JOB: Pull out every line of the records that contains the word "upright".

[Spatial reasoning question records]
----

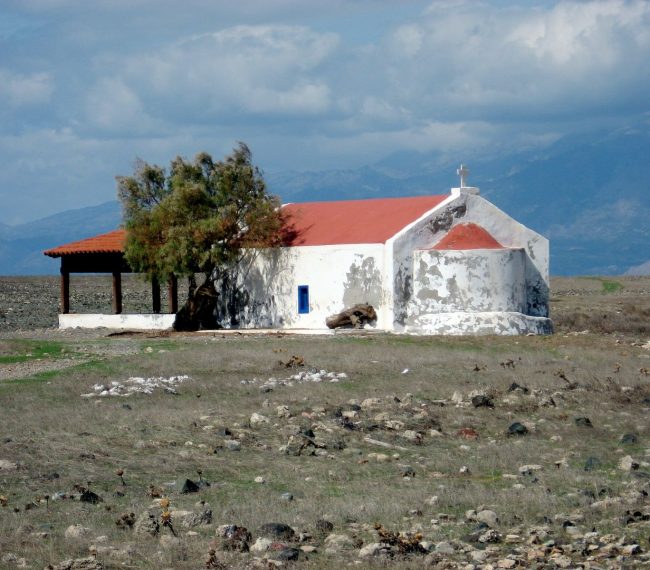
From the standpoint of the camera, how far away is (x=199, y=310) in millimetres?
40719

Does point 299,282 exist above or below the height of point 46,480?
above

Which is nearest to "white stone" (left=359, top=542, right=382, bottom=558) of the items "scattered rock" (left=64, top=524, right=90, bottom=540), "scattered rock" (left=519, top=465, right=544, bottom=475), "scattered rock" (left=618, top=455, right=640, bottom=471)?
"scattered rock" (left=64, top=524, right=90, bottom=540)

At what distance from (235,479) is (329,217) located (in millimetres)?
26425

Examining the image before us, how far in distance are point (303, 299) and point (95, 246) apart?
9.15 meters

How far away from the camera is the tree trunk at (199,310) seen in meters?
40.5

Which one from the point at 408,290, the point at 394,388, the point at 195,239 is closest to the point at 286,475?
the point at 394,388

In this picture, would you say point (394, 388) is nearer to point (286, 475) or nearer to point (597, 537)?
point (286, 475)

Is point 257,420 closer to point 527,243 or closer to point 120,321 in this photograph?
point 527,243

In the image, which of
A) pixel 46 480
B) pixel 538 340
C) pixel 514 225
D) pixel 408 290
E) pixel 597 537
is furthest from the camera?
pixel 514 225

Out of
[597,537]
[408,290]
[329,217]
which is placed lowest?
[597,537]

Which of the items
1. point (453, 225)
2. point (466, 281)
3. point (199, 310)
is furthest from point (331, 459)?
point (199, 310)

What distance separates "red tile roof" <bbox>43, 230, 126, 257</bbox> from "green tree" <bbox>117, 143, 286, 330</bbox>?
79.4 inches

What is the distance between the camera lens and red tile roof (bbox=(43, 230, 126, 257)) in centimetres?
4303

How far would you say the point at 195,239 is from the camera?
3934 cm
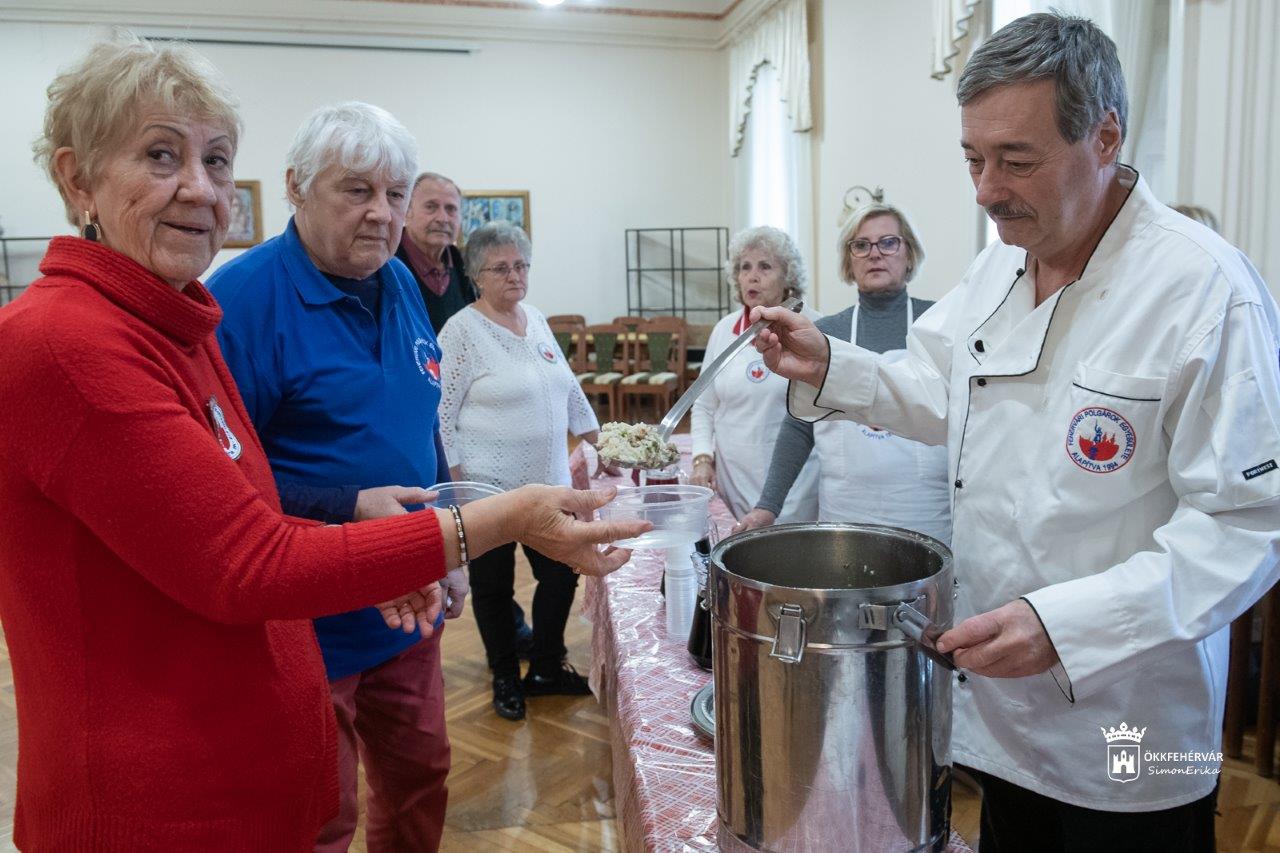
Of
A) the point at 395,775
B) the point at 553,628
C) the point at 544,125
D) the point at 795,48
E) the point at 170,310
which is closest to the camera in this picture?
the point at 170,310

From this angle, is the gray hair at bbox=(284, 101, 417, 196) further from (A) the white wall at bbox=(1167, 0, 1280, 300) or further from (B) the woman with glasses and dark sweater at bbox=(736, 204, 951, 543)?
(A) the white wall at bbox=(1167, 0, 1280, 300)

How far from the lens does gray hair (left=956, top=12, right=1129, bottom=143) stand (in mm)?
1022

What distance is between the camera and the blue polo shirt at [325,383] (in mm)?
1403

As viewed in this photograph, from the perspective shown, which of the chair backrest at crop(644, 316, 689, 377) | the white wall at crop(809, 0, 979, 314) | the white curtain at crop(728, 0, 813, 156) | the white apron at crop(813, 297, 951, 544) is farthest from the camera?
the chair backrest at crop(644, 316, 689, 377)

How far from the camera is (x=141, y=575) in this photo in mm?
904

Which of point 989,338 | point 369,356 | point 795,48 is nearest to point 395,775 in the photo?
point 369,356

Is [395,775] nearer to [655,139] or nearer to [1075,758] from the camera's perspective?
[1075,758]

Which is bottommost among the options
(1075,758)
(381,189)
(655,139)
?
(1075,758)

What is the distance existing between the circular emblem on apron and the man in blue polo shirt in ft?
3.16

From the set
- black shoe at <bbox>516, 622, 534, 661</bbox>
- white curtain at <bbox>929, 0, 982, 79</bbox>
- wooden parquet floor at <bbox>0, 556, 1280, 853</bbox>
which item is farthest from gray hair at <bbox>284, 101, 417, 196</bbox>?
white curtain at <bbox>929, 0, 982, 79</bbox>

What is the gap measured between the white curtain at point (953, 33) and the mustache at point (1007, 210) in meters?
3.93

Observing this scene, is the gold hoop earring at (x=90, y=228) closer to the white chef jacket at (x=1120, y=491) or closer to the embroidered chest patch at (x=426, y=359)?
the embroidered chest patch at (x=426, y=359)

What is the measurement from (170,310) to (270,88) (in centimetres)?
846

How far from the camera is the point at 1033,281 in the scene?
1215 millimetres
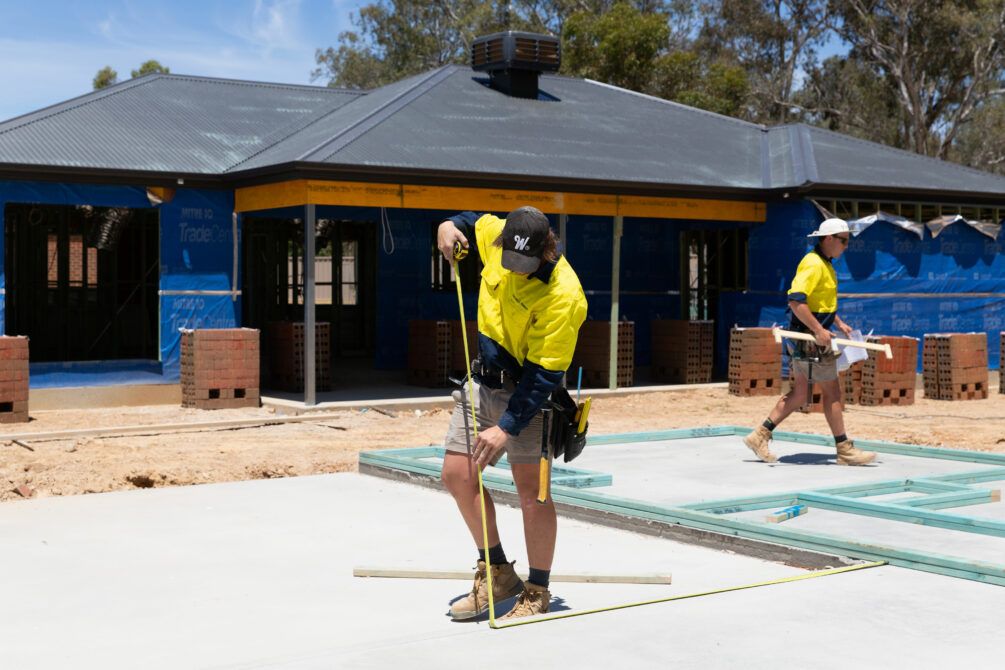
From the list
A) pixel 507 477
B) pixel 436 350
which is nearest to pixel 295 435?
pixel 436 350

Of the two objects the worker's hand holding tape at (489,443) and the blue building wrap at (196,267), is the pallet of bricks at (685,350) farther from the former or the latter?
the worker's hand holding tape at (489,443)

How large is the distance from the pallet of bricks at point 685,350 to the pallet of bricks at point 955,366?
3.40 m

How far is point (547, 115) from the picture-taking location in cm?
2094

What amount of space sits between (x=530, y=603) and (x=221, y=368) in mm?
11561

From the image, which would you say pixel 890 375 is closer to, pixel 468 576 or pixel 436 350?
pixel 436 350

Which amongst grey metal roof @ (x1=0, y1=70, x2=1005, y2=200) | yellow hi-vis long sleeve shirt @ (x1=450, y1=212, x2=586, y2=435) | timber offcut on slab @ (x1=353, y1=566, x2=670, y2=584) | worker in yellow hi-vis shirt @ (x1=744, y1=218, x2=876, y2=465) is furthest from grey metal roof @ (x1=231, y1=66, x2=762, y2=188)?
yellow hi-vis long sleeve shirt @ (x1=450, y1=212, x2=586, y2=435)

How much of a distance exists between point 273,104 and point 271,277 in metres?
3.17

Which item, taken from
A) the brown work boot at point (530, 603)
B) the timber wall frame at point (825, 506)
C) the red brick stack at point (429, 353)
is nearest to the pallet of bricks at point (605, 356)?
the red brick stack at point (429, 353)

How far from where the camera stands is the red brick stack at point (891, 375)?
17.3 m

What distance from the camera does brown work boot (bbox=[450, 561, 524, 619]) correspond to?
5.32 metres

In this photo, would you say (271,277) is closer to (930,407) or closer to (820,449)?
(930,407)

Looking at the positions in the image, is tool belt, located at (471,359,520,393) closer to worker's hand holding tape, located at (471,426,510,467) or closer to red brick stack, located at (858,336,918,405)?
worker's hand holding tape, located at (471,426,510,467)

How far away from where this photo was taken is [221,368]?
53.2 ft

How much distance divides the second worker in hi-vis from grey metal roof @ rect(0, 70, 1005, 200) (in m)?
10.8
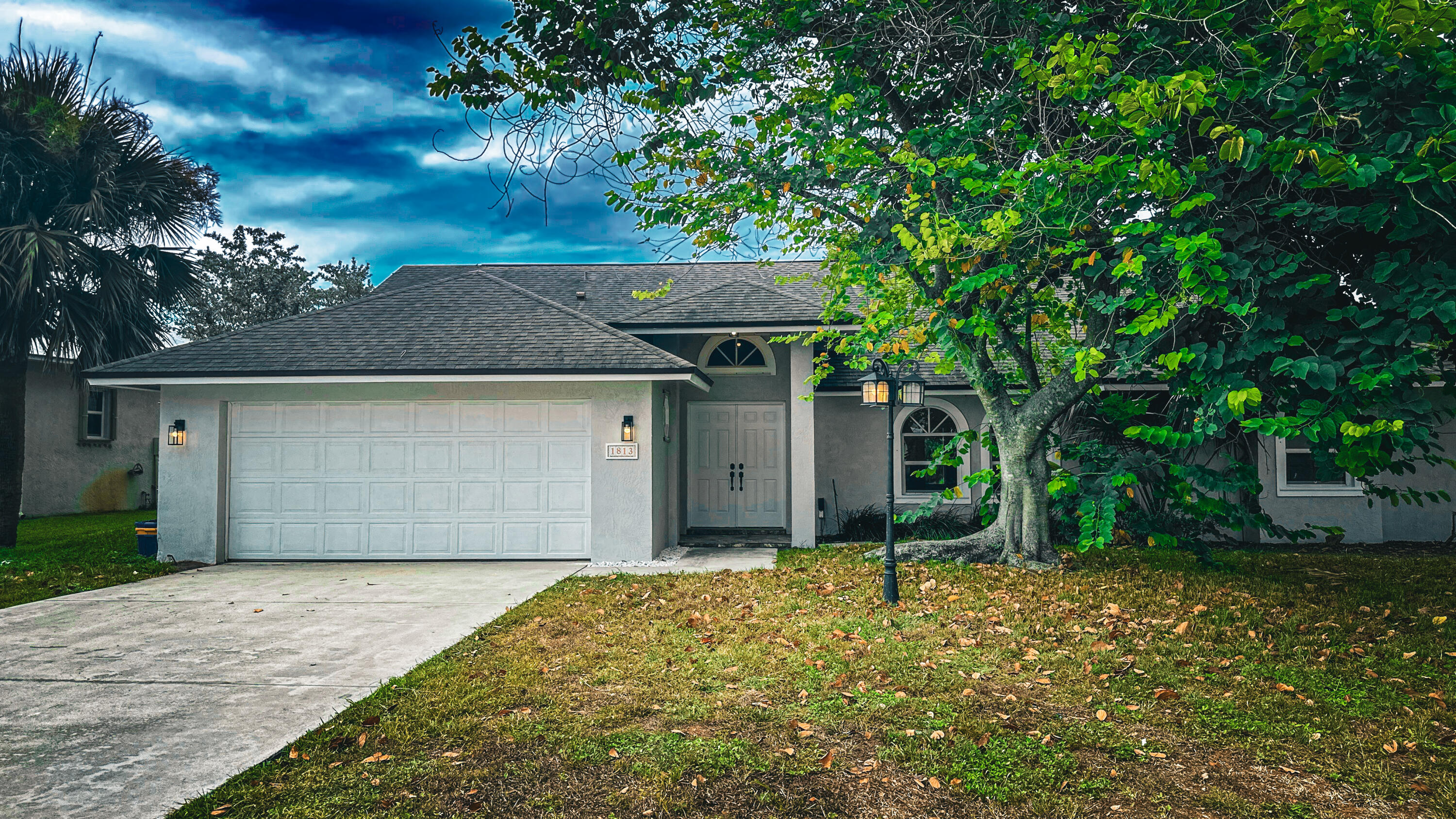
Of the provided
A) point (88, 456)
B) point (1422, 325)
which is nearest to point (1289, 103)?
point (1422, 325)

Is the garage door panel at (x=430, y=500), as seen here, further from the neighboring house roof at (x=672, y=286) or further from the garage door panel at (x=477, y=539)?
the neighboring house roof at (x=672, y=286)

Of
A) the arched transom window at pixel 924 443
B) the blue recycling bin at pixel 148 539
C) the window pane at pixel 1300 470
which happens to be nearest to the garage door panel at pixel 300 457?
the blue recycling bin at pixel 148 539

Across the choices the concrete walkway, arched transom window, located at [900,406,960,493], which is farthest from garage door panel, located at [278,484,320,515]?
arched transom window, located at [900,406,960,493]

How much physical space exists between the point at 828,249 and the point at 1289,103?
529 centimetres

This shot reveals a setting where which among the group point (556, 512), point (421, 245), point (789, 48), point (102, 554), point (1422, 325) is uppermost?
point (421, 245)

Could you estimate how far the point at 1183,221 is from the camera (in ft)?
19.4

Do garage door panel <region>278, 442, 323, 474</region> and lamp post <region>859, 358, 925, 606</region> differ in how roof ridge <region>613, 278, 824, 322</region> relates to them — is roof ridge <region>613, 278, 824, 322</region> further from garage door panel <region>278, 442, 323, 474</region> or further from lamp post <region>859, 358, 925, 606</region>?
garage door panel <region>278, 442, 323, 474</region>

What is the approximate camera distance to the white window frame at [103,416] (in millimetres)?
17047

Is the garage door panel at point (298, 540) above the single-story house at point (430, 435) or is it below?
below

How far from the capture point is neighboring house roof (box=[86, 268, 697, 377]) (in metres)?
9.83

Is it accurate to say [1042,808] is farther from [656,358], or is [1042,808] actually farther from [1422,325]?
[656,358]

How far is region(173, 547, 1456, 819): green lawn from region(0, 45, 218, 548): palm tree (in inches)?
400

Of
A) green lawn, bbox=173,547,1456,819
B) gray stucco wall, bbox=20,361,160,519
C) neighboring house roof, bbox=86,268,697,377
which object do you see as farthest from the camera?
gray stucco wall, bbox=20,361,160,519

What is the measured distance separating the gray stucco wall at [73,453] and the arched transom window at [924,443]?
1567 centimetres
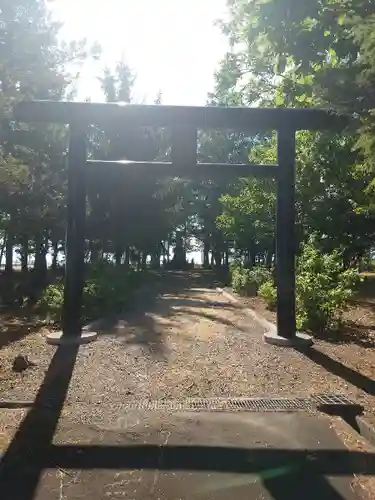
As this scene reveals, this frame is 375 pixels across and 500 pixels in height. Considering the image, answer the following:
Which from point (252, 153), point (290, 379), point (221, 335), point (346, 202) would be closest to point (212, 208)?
point (252, 153)

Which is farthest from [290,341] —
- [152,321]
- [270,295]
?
[270,295]

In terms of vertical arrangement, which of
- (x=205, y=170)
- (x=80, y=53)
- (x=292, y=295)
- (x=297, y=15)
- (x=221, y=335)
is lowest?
(x=221, y=335)

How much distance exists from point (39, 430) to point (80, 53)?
589 inches

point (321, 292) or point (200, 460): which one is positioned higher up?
point (321, 292)

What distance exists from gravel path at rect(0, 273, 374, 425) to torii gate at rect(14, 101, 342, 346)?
817mm

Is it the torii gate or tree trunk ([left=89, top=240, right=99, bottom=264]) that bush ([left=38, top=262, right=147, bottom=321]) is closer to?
the torii gate

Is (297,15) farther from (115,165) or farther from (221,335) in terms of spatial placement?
(221,335)

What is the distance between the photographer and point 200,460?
4.02 metres

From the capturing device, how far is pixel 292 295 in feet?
31.2

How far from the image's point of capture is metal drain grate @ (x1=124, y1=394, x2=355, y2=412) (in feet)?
17.5

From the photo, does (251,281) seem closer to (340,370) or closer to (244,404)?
(340,370)

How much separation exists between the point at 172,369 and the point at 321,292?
477cm

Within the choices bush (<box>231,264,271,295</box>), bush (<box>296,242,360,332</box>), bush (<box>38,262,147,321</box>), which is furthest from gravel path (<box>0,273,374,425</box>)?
bush (<box>231,264,271,295</box>)

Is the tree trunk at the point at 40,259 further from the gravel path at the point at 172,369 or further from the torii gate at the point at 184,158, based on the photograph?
the torii gate at the point at 184,158
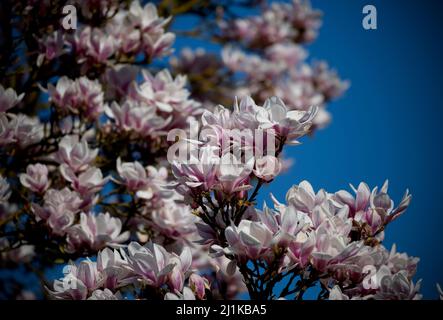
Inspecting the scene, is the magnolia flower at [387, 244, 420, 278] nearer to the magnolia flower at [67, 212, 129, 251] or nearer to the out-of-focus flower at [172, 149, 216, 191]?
the out-of-focus flower at [172, 149, 216, 191]

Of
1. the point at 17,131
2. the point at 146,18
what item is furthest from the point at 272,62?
the point at 17,131

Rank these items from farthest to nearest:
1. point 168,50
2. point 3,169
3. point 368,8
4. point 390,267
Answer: point 168,50
point 368,8
point 3,169
point 390,267

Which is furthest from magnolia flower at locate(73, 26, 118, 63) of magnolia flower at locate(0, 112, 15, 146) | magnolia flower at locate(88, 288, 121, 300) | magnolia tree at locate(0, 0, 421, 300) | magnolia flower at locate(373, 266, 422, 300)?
magnolia flower at locate(373, 266, 422, 300)

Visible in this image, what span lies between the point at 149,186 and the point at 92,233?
0.52m

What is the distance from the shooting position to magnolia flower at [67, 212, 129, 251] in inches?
107

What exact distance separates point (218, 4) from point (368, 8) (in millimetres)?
2796

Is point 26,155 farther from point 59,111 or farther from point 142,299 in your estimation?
point 142,299

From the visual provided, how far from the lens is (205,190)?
2037 mm

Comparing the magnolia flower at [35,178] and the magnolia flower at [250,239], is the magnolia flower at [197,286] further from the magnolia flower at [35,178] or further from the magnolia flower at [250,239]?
the magnolia flower at [35,178]

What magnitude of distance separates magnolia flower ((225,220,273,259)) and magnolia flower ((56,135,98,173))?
1463 millimetres

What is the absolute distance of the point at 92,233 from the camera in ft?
8.98

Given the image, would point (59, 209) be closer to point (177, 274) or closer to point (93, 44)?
point (177, 274)

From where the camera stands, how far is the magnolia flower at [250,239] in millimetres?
1812
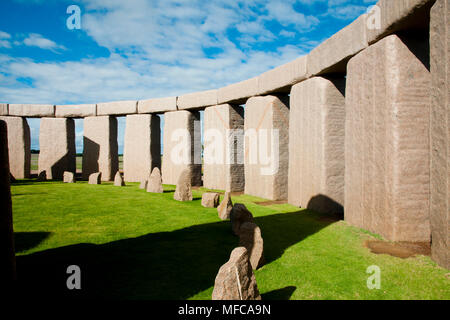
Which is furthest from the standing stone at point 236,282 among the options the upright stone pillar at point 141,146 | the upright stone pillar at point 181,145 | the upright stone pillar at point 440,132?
the upright stone pillar at point 141,146

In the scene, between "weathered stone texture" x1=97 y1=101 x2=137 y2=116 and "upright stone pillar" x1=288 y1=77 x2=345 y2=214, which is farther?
"weathered stone texture" x1=97 y1=101 x2=137 y2=116

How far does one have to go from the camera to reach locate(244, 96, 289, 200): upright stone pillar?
24.9ft

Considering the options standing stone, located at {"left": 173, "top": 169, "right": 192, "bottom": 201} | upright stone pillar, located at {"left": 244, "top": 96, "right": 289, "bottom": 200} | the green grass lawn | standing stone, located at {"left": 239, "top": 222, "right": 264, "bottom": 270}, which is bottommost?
the green grass lawn

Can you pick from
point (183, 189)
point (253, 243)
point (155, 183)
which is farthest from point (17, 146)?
point (253, 243)

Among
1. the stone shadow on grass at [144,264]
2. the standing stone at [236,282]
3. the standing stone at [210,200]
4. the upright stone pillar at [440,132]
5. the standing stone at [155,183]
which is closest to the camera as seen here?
the standing stone at [236,282]

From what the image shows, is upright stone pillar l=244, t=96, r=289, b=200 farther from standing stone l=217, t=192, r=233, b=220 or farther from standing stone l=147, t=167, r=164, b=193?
standing stone l=147, t=167, r=164, b=193

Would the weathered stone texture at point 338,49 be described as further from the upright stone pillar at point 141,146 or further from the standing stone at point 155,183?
the upright stone pillar at point 141,146

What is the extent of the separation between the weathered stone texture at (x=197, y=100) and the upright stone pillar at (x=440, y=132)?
23.2 feet

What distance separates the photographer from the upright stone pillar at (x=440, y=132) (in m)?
Result: 3.03

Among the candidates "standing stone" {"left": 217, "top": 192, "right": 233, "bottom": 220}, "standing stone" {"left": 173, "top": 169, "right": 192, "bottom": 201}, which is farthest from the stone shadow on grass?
"standing stone" {"left": 173, "top": 169, "right": 192, "bottom": 201}

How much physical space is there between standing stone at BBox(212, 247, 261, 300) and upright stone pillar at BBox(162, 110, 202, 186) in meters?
8.27

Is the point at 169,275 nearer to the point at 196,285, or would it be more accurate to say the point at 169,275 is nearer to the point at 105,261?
the point at 196,285

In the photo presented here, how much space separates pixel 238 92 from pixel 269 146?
82.7 inches

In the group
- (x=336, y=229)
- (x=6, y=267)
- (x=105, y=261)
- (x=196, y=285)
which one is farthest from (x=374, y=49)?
(x=6, y=267)
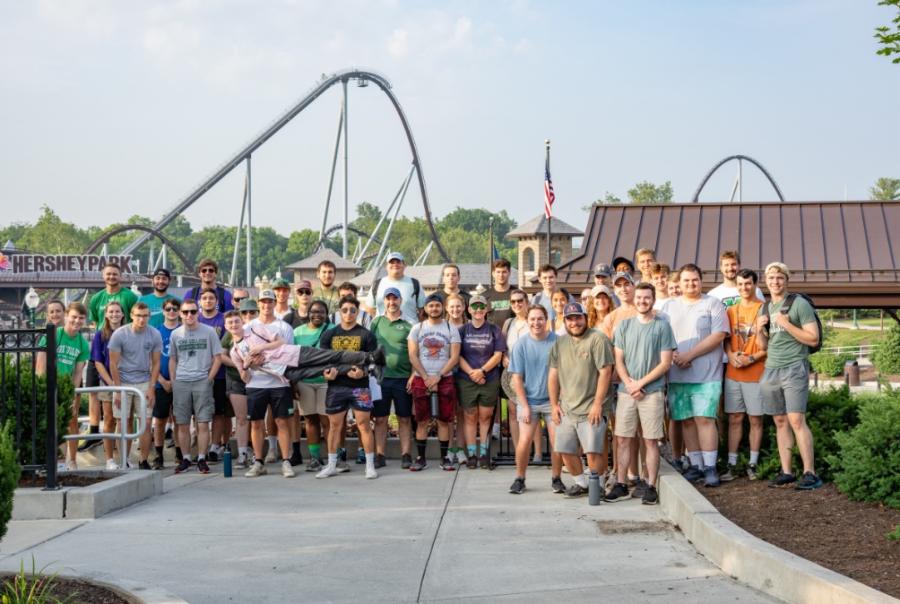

----

FULL ANSWER:
Which is furthest from the standing stone at point 236,282 among the options the upright stone pillar at point 141,146 | the upright stone pillar at point 181,145 | the upright stone pillar at point 440,132?
the upright stone pillar at point 141,146
In the scene, between "weathered stone texture" x1=97 y1=101 x2=137 y2=116 and "upright stone pillar" x1=288 y1=77 x2=345 y2=214, which is farther?
How far does one have to go from the camera to reach locate(244, 96, 289, 200): upright stone pillar?
Considering the options standing stone, located at {"left": 173, "top": 169, "right": 192, "bottom": 201} | upright stone pillar, located at {"left": 244, "top": 96, "right": 289, "bottom": 200} | the green grass lawn | standing stone, located at {"left": 239, "top": 222, "right": 264, "bottom": 270}, which is bottommost?
4. the upright stone pillar at [440,132]
From what the image shows, is upright stone pillar l=244, t=96, r=289, b=200 farther from standing stone l=217, t=192, r=233, b=220 or farther from standing stone l=147, t=167, r=164, b=193?
Would the weathered stone texture at point 338,49 be described as further from the upright stone pillar at point 141,146 or further from the standing stone at point 155,183?
the upright stone pillar at point 141,146
What is the extent of the separation between the weathered stone texture at (x=197, y=100) and the upright stone pillar at (x=440, y=132)?
What distance separates the photographer from the upright stone pillar at (x=440, y=132) (in m)?
How much physical space is there between standing stone at BBox(212, 247, 261, 300) and upright stone pillar at BBox(162, 110, 202, 186) in meters?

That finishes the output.